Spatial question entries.
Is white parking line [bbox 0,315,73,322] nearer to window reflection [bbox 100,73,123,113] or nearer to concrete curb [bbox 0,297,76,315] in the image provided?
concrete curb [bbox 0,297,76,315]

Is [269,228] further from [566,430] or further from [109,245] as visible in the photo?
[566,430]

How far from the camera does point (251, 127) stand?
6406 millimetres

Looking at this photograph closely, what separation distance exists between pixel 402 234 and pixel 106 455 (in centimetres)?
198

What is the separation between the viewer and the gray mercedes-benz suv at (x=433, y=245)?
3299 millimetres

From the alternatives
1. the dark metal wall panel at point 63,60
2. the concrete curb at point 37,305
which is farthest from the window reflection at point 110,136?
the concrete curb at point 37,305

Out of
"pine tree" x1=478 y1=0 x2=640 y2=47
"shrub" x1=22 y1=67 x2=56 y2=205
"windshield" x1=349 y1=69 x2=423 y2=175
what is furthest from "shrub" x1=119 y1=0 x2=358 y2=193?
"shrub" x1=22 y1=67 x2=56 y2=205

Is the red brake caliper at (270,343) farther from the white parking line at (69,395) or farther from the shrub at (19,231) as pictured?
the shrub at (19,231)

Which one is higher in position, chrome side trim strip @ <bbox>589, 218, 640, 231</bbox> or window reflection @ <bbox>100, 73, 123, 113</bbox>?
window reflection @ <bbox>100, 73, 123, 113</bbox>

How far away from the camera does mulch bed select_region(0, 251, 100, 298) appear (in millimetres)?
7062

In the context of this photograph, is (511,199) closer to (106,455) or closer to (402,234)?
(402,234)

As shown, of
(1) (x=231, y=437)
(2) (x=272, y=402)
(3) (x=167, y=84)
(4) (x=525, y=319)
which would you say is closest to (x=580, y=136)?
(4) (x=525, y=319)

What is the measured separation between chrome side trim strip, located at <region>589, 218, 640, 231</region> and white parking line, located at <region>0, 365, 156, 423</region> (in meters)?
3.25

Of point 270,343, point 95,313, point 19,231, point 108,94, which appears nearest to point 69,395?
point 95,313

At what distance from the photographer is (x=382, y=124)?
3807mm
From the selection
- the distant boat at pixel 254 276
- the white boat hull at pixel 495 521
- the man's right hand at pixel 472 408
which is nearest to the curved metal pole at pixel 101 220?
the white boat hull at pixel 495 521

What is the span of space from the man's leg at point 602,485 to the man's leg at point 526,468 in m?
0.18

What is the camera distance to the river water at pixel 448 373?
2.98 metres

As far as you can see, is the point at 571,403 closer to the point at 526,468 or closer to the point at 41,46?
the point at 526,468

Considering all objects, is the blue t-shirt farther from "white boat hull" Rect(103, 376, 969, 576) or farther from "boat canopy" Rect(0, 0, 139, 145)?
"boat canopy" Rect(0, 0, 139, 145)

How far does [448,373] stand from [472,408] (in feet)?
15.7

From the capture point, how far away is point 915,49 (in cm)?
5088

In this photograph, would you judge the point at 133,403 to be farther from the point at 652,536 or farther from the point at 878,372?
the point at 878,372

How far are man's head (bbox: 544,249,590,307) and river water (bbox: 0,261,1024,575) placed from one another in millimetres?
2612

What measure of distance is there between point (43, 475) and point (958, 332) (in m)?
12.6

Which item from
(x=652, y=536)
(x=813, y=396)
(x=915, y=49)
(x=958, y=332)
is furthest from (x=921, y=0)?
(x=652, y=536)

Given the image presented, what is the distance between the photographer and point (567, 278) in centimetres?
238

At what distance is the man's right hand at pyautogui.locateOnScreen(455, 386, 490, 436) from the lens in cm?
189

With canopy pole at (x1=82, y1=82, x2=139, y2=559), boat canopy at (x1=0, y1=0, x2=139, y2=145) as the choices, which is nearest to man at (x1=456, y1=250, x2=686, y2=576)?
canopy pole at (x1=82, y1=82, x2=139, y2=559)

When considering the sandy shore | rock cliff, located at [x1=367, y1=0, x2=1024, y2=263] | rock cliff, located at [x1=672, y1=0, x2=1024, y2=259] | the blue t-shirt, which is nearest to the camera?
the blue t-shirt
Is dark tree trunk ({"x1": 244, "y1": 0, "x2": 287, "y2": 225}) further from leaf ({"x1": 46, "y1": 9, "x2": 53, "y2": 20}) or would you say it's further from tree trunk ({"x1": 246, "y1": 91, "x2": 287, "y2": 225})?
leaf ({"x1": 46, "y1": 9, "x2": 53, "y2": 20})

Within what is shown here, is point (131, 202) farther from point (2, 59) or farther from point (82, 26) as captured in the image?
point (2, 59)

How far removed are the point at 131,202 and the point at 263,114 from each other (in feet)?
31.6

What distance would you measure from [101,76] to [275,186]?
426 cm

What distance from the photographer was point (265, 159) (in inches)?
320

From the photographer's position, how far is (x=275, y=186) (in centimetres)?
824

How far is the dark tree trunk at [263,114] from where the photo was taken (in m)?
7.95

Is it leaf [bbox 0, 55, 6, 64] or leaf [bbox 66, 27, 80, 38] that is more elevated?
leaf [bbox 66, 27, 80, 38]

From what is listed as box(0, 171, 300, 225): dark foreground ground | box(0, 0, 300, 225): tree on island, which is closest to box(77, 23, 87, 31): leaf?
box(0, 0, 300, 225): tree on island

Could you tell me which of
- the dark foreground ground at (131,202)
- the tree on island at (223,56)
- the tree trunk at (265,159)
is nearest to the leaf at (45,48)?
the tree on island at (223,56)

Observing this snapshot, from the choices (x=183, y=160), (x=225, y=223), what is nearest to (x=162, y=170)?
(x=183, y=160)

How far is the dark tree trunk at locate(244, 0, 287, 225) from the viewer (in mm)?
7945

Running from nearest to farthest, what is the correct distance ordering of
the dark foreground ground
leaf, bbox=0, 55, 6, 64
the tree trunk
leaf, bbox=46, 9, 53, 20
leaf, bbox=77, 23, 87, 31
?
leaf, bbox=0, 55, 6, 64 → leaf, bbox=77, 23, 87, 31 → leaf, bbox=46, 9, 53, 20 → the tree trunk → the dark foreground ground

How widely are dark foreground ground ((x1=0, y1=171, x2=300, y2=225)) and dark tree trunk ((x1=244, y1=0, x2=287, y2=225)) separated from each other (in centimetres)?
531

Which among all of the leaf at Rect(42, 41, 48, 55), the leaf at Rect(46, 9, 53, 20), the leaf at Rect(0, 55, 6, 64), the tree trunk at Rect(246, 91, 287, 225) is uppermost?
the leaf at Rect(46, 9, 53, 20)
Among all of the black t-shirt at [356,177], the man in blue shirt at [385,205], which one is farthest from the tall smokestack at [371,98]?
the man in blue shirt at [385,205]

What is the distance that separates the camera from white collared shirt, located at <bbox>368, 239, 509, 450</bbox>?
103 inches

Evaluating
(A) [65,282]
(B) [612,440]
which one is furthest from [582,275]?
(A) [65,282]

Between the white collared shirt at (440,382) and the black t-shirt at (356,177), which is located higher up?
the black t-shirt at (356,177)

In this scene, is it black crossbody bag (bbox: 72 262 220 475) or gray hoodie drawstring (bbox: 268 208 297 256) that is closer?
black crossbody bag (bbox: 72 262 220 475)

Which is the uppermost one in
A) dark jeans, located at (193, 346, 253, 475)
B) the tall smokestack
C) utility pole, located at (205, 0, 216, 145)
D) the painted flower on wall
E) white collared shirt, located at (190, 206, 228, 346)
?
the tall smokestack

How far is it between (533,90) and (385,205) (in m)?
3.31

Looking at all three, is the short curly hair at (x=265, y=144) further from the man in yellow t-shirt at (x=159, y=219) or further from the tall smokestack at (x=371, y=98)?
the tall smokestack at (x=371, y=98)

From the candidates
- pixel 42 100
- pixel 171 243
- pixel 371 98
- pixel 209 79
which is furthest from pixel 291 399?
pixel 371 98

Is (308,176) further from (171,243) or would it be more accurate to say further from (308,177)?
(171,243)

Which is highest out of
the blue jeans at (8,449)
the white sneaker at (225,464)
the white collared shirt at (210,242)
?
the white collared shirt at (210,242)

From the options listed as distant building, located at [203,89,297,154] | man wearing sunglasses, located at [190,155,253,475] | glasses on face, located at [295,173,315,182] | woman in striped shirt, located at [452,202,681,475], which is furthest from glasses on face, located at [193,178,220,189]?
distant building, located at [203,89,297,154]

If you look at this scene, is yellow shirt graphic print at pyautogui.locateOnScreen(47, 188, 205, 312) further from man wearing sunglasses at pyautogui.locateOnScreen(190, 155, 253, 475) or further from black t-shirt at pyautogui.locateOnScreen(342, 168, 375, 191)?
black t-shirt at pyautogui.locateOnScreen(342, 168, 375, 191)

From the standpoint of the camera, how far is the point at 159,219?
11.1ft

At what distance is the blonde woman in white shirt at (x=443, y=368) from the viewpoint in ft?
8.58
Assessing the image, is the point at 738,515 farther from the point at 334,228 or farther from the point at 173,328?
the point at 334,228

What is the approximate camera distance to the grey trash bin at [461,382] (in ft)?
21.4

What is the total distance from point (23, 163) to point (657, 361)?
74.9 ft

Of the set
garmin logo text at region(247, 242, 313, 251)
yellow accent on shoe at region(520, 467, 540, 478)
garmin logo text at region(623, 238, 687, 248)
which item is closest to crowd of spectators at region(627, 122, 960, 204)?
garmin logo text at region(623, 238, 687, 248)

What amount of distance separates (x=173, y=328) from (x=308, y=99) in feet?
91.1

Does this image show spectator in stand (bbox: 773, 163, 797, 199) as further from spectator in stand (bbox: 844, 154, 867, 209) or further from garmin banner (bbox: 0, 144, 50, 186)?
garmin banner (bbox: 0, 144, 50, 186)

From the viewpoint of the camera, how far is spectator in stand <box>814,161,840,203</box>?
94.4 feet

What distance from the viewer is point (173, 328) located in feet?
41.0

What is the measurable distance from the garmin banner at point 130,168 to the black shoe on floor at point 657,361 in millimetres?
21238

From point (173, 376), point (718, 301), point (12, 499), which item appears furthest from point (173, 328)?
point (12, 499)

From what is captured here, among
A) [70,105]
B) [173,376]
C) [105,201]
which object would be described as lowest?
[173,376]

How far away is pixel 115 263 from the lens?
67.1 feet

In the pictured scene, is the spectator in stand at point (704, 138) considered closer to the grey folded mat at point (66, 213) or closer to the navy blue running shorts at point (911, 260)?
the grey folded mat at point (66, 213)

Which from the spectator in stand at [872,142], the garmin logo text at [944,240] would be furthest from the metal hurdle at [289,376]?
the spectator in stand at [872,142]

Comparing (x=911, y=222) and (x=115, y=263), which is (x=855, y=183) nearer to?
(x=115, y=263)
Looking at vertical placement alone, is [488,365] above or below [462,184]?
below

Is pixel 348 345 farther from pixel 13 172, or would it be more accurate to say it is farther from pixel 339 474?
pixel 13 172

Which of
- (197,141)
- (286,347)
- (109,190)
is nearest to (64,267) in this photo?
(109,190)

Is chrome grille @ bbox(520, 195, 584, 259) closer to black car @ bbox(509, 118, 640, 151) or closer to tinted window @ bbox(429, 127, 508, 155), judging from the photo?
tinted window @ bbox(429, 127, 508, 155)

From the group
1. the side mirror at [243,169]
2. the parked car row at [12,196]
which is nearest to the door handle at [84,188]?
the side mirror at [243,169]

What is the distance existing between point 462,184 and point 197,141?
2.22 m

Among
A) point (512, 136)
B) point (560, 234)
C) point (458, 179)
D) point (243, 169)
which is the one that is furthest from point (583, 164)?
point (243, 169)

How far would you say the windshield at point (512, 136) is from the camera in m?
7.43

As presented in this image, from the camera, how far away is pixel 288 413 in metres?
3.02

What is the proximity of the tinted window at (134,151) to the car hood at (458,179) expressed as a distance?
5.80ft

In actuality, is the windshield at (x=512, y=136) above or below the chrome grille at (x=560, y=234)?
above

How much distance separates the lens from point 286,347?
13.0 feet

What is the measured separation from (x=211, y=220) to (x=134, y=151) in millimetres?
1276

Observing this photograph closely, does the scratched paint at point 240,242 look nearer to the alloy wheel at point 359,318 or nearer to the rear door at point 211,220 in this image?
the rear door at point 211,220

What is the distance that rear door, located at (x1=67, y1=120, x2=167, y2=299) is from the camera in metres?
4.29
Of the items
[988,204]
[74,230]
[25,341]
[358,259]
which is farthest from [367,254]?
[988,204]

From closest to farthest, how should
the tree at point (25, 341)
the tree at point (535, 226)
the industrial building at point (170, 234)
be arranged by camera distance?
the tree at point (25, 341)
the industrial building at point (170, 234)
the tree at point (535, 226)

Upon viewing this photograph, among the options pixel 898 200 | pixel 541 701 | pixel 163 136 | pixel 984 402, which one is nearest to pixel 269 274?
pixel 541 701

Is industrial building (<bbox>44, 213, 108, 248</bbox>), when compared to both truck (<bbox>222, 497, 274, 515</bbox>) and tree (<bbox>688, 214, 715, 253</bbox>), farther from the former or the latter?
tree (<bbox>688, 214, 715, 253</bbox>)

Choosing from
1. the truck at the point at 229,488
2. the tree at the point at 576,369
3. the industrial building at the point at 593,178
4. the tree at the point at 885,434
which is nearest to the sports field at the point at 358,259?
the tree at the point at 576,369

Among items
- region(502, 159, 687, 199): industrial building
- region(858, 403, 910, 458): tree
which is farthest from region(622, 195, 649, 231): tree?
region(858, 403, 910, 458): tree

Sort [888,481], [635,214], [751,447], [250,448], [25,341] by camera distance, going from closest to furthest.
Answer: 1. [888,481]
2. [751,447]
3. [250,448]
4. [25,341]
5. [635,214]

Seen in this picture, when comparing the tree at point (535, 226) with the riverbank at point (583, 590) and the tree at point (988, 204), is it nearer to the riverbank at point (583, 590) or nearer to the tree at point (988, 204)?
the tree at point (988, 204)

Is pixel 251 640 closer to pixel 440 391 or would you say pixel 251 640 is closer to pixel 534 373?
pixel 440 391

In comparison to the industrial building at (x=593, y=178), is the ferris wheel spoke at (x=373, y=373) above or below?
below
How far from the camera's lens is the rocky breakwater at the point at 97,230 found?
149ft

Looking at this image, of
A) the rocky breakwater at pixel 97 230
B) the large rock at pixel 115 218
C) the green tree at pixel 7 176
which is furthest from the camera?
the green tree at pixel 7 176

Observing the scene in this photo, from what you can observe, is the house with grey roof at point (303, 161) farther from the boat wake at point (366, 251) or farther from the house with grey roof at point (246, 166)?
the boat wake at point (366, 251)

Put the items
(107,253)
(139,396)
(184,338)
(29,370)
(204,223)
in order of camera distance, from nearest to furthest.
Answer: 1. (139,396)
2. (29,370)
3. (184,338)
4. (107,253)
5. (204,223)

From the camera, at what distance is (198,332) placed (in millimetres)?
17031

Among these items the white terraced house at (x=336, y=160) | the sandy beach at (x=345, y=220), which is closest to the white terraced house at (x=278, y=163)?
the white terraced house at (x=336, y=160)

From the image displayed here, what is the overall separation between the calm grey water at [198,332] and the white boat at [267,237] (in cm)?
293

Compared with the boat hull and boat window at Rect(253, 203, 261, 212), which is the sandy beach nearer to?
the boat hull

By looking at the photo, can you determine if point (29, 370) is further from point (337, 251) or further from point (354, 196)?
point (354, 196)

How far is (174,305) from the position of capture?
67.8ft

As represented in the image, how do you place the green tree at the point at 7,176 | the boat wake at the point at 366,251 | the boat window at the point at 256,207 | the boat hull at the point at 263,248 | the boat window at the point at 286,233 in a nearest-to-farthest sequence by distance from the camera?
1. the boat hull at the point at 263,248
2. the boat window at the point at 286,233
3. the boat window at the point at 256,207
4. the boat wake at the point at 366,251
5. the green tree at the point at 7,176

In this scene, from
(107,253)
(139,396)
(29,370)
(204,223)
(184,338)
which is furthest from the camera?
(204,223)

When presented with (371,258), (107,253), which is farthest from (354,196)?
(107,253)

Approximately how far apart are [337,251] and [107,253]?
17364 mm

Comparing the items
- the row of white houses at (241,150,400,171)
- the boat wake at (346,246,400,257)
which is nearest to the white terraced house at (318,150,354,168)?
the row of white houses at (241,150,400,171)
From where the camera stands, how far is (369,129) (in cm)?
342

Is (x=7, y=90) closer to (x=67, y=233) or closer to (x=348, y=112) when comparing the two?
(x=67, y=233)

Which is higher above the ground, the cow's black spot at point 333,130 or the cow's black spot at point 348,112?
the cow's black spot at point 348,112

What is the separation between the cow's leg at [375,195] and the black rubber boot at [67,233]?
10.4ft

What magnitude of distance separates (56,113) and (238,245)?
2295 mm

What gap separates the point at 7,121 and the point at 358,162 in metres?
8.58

INSTRUCTION. Copy the following rows verbatim, beginning at the line that contains "Looking at this image, of" and stopping after the line that contains "5. (204,223)".

EXERCISE ANSWER.
Looking at this image, of
A) the rocky breakwater at pixel 97 230
B) the large rock at pixel 115 218
C) the green tree at pixel 7 176
which is furthest from the camera?
the green tree at pixel 7 176

Observing the scene in this photo, from what you can observe, is the house with grey roof at point (303, 161) farther from the boat wake at point (366, 251) or farther from the house with grey roof at point (246, 166)?
the boat wake at point (366, 251)

Put the items
(107,253)
(139,396)
(184,338)
(29,370)
(204,223)
in order of camera distance, from nearest to furthest.
Answer: 1. (139,396)
2. (29,370)
3. (184,338)
4. (107,253)
5. (204,223)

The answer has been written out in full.